Nearly half of all Americans and around 40% of Britons now use a smartwatch, smart ring, phone app or another similar device to track their sleep. Are these gadgets accurate—and do their users get a better night’s rest?
Illustration: Cristina Spanò
Not getting enough sleep can cause all manner of health problems, from dementia to diabetes. A new study, published in Nature, finds a U-shaped relationship between how long people sleep and markers of biological ageing. The researchers used data from the UK Biobank, a database containing health and lifestyle information on roughly 500,000 people. Those who got between 6.4 and 7.8 hours of shut-eye a night seemed to experience slower ageing in both brain and body than those who slept either more or less.
Sleep trackers promise to help people hit this sweet spot. Apps typically record movement and sound, sometimes inferring breathing rates from the audio. Smartwatches record movement and use photoplethysmography—measuring blood flow by shining low-intensity light onto the skin and detecting how much reflects back. This is used to estimate heart and breathing rates. Rings often measure skin temperature, too.
Most trackers are very good at distinguishing sleep from being awake. Several studies have compared them to polysomnography, which uses electrodes to record eye movements, brain activity, muscle tone and heart rate, and is the gold standard for measuring sleep. One paper, published in Sensors, a specialist journal, in 2024, tested three popular wearable trackers and found that all agreed with polysomnography around 95% of the time in telling sleep from wakefulness across the night.
When it comes to identifying the different sleep stages, trackers are less accurate. A good night requires cycling between rapid-eye movement (REM) sleep, in which dreams are had, and several stages of non-REM sleep ranging from light to deep. Wearables agree with polysomnography on sleep-stage classification only around 50-80% of the time. That merits a C+ to B+, says Rebecca Robbins, a sleep scientist at Harvard Medical School, who was involved in one of the studies.
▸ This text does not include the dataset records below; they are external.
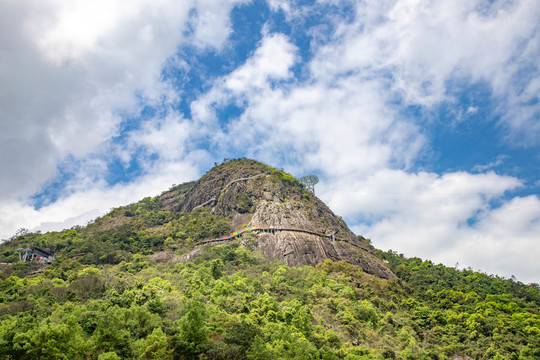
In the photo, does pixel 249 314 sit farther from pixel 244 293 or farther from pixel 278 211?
pixel 278 211

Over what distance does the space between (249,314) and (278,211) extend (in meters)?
43.0

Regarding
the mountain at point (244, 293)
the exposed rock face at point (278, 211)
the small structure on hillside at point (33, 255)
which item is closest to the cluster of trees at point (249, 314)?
the mountain at point (244, 293)

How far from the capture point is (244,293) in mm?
51844

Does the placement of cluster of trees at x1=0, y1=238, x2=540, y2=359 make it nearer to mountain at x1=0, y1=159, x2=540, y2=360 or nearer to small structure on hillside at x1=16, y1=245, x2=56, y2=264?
mountain at x1=0, y1=159, x2=540, y2=360

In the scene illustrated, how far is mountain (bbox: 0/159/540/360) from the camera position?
109 feet

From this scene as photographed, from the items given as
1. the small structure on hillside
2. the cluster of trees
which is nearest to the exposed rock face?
the cluster of trees

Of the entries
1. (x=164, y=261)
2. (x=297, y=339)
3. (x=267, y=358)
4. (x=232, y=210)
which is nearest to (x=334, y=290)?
(x=297, y=339)

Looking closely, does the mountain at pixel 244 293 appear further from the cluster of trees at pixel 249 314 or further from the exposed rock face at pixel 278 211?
the exposed rock face at pixel 278 211

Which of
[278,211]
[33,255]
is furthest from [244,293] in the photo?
[33,255]

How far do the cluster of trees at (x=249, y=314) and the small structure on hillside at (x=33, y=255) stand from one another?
1350 centimetres

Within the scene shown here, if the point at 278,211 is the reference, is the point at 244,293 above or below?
below

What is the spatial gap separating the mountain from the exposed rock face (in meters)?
0.39

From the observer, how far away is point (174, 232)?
90.2 m

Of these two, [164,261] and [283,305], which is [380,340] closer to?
[283,305]
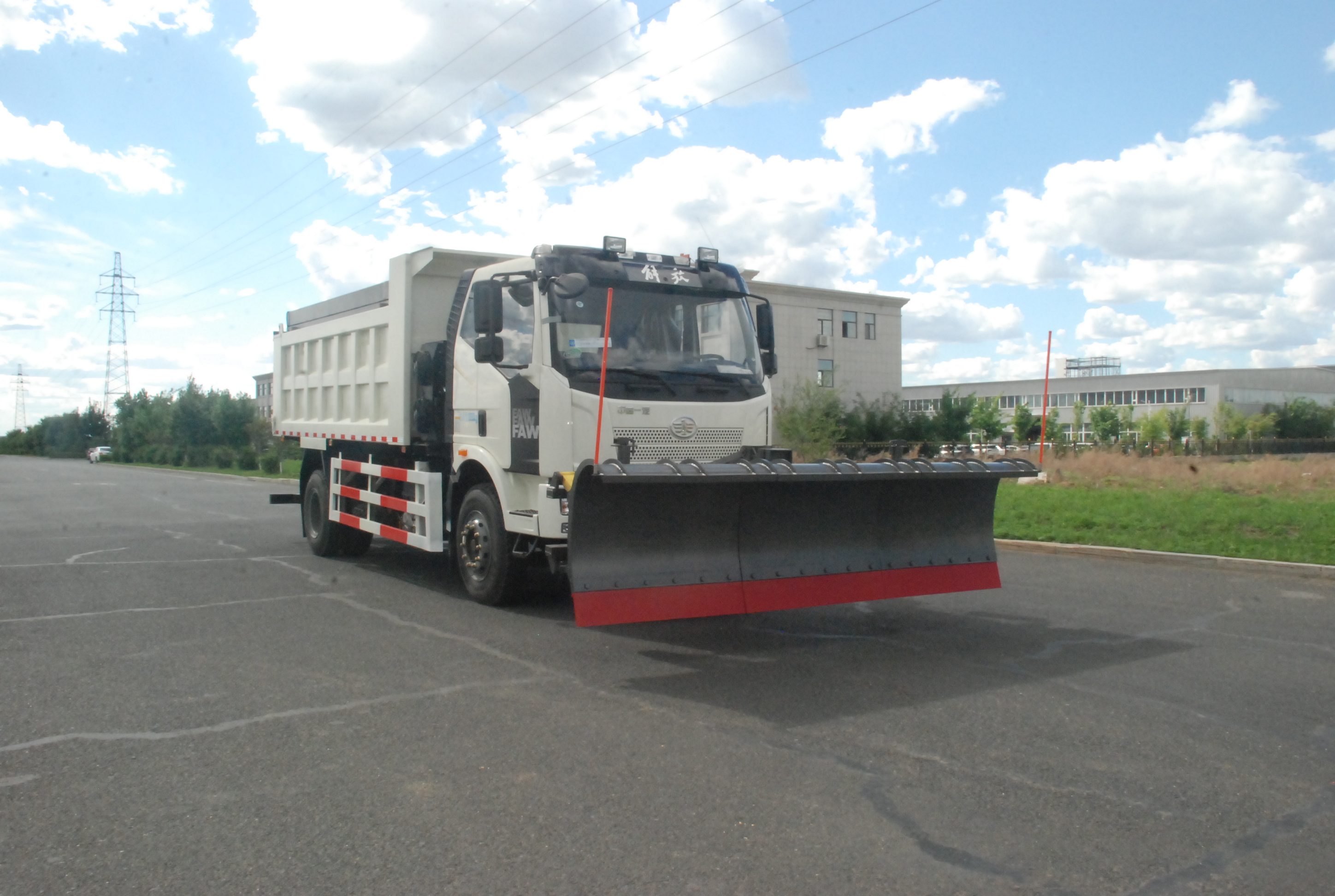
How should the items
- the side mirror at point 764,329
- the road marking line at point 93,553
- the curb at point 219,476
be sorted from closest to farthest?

Not great—yet many devices include these metrics in their calculation of sleep scores.
Despite trackers’ shortcomings, most sleep researchers and therapists view them positively. Dr Robbins says they give people a better, more objective sense of how long they slept (and may reveal they are in fact getting plenty of winks). Plus, they do seem to improve sleep habits. In a survey by the American Academy of Sleep Medicine 55% of adults who reported using sleep trackers said they had changed their behaviour after learning from the data. One small study, published in the Journal of Clinical Sleep Medicine in 2020, found that wearing a sleep tracker for a week improved self-reported sleep quality.
Too much data can have downsides, though. Unlike trying to eat healthily or exercise, putting more thought and effort into sleeping can backfire. As many as 30% of those who track their sleep report feeling anxious about the data they collect, a phenomenon researchers called orthosomnia. Concern about poor sleep is one of the most common causes of a sleepless night; only financial worries keep people up more often. But sleep data is not worth losing sleep over, because there is an alternative to sleep tracking: whether you wake up feeling rested is the best indicator of how good your night was.